#### [Exercise description]
A line belongs in the answer if it contains "site"; copy every such line from the entries below.

(Stored data)
++++++

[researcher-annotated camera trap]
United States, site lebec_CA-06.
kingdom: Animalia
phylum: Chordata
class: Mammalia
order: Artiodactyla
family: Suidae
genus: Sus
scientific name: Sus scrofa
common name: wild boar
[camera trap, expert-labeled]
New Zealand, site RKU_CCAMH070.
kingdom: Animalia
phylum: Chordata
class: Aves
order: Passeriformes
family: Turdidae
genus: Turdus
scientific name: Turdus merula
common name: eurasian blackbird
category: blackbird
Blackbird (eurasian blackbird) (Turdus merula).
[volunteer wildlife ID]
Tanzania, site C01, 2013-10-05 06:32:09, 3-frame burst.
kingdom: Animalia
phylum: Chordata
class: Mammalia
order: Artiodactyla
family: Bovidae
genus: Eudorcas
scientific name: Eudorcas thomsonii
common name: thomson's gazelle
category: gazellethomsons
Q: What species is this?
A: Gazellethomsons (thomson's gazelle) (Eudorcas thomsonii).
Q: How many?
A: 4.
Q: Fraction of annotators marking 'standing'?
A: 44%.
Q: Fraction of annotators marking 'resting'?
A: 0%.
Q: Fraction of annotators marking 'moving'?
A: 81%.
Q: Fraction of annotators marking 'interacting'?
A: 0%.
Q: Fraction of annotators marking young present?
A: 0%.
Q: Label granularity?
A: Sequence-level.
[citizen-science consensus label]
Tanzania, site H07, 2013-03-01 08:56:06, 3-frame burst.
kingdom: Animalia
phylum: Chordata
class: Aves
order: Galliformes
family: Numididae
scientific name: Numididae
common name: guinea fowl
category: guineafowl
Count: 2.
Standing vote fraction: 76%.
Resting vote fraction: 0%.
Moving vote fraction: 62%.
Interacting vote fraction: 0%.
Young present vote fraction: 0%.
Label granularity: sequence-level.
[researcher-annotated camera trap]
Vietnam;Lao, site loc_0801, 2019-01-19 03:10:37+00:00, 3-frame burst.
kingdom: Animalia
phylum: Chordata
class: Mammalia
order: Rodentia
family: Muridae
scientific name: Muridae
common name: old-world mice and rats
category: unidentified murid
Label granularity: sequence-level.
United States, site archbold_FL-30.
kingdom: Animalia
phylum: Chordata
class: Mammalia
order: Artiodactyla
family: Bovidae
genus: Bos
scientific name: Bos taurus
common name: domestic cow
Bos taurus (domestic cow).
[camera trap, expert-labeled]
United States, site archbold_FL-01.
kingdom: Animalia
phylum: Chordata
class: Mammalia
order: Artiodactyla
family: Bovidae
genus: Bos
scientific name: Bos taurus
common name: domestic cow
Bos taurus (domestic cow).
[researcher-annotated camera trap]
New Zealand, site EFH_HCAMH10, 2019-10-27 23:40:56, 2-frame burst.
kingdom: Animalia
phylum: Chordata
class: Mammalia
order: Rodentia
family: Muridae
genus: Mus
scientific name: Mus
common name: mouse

++++++

#### [Result of the exercise]
United States, site lebec_CA-06.
New Zealand, site RKU_CCAMH070.
Tanzania, site C01, 2013-10-05 06:32:09, 3-frame burst.
Tanzania, site H07, 2013-03-01 08:56:06, 3-frame burst.
Vietnam;Lao, site loc_0801, 2019-01-19 03:10:37+00:00, 3-frame burst.
United States, site archbold_FL-30.
United States, site archbold_FL-01.
New Zealand, site EFH_HCAMH10, 2019-10-27 23:40:56, 2-frame burst.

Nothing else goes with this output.